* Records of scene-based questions
****************************************
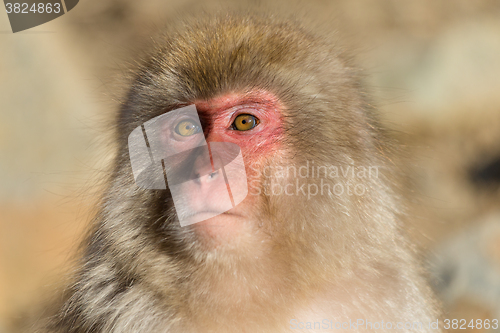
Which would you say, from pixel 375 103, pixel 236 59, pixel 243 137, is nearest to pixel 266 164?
pixel 243 137

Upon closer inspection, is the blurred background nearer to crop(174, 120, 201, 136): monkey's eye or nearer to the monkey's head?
the monkey's head

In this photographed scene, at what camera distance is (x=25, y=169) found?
1.80 metres

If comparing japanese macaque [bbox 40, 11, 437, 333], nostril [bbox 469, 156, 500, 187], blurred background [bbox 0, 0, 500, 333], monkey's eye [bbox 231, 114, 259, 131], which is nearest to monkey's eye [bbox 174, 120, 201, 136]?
japanese macaque [bbox 40, 11, 437, 333]

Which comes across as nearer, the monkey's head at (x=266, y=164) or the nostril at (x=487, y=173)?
the monkey's head at (x=266, y=164)

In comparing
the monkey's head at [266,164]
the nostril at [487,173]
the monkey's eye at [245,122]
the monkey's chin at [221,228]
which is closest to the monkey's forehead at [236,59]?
the monkey's head at [266,164]

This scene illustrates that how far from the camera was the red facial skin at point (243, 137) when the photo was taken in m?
1.22

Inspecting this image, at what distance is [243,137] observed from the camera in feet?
4.48

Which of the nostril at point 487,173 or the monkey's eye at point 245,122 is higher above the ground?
→ the monkey's eye at point 245,122

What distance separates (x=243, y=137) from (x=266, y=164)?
126mm

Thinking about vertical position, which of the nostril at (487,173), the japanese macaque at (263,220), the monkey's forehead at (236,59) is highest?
the monkey's forehead at (236,59)

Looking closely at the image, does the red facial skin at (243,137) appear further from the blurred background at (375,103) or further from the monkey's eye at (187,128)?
the blurred background at (375,103)

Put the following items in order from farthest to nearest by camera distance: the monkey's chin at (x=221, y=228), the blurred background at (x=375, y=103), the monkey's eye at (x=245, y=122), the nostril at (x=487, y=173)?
the nostril at (x=487, y=173) < the blurred background at (x=375, y=103) < the monkey's eye at (x=245, y=122) < the monkey's chin at (x=221, y=228)

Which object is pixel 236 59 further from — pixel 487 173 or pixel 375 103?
pixel 487 173

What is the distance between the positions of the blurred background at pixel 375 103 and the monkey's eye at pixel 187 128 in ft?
1.95
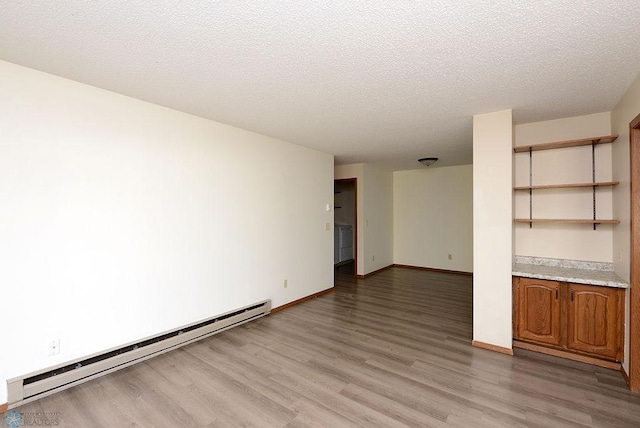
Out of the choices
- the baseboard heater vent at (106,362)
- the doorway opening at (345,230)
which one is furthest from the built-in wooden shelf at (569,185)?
the baseboard heater vent at (106,362)

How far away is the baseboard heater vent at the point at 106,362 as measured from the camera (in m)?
2.05

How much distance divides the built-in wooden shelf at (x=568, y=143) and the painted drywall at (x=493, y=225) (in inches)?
20.1

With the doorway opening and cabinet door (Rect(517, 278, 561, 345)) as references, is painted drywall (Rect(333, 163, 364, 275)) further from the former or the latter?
cabinet door (Rect(517, 278, 561, 345))

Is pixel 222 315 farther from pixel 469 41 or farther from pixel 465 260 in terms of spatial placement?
pixel 465 260

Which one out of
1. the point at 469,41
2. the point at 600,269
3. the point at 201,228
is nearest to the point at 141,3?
the point at 469,41

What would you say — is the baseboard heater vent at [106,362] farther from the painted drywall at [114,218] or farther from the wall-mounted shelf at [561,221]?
the wall-mounted shelf at [561,221]

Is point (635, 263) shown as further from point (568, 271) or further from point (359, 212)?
point (359, 212)

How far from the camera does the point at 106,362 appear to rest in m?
2.42

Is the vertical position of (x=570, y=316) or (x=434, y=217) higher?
(x=434, y=217)

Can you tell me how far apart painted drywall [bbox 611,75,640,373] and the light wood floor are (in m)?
0.77

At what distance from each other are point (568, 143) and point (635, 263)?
4.31 ft

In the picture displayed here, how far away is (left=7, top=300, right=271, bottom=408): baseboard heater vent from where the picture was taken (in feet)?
6.73

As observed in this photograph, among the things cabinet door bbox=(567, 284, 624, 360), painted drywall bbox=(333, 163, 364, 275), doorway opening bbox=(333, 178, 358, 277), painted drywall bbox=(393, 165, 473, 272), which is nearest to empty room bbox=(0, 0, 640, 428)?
cabinet door bbox=(567, 284, 624, 360)

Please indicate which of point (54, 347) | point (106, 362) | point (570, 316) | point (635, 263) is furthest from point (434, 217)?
point (54, 347)
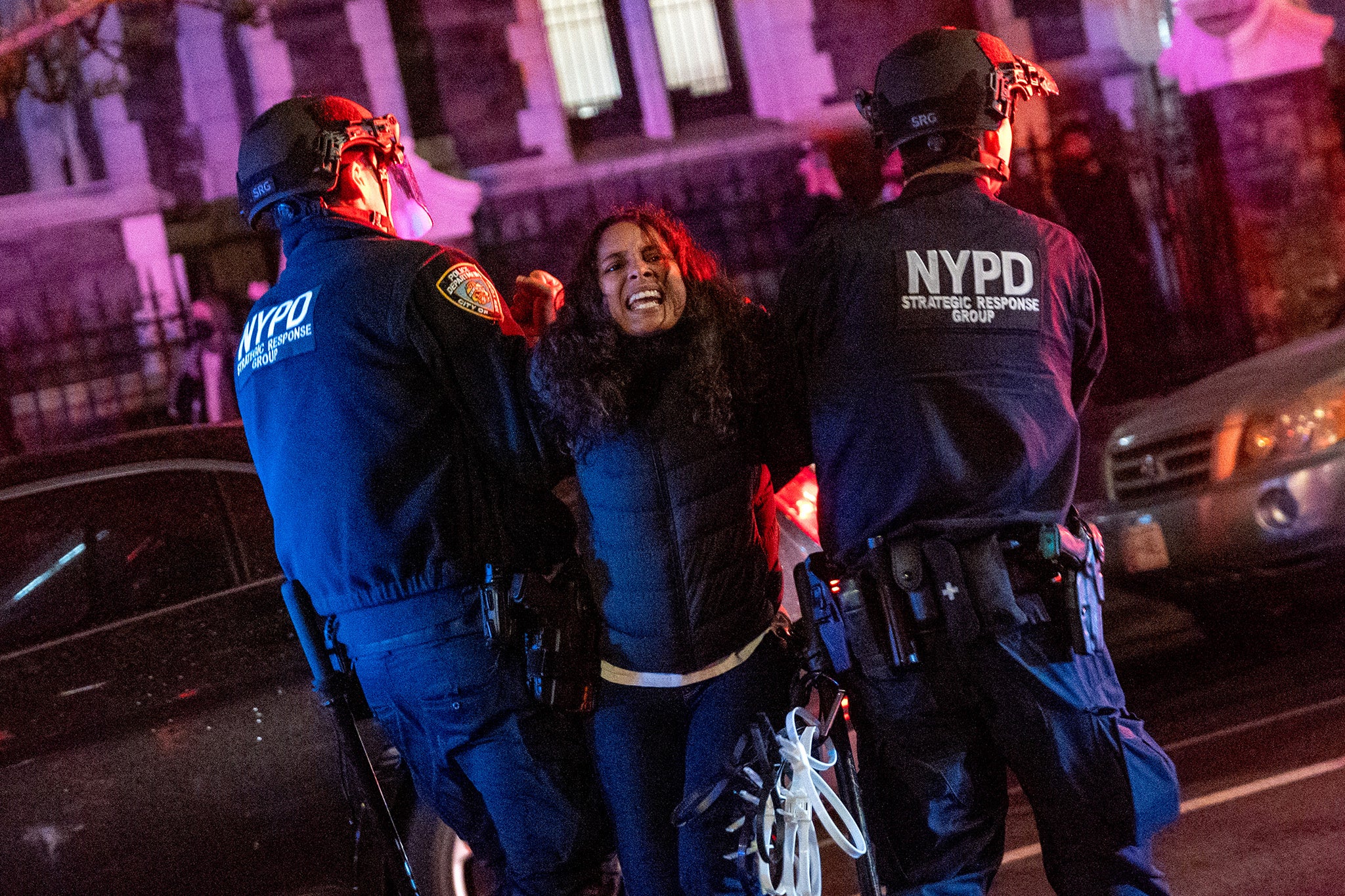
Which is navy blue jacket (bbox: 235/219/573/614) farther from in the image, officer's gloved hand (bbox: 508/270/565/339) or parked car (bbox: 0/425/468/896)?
****************************************
* The request
What do the lines above say from the line containing "At what distance from" through the last line? Quote them exactly, both ends included, and leave out the pictures.

* Result of the exercise
At what distance from each other are point (568, 143) and point (635, 263)?
4.31 ft

In the picture displayed here, how far away is (left=7, top=300, right=271, bottom=408): baseboard heater vent from where the picture was taken (in feet)?
6.73

As observed in this photograph, among the things cabinet door bbox=(567, 284, 624, 360), painted drywall bbox=(333, 163, 364, 275), doorway opening bbox=(333, 178, 358, 277), painted drywall bbox=(393, 165, 473, 272), which is nearest to empty room bbox=(0, 0, 640, 428)?
cabinet door bbox=(567, 284, 624, 360)

Please indicate which of point (54, 347) | point (106, 362) | point (570, 316) | point (635, 263) is furthest from point (434, 217)?
point (54, 347)
Which is navy blue jacket (bbox: 235/219/573/614) farther from in the image, officer's gloved hand (bbox: 508/270/565/339) or parked car (bbox: 0/425/468/896)?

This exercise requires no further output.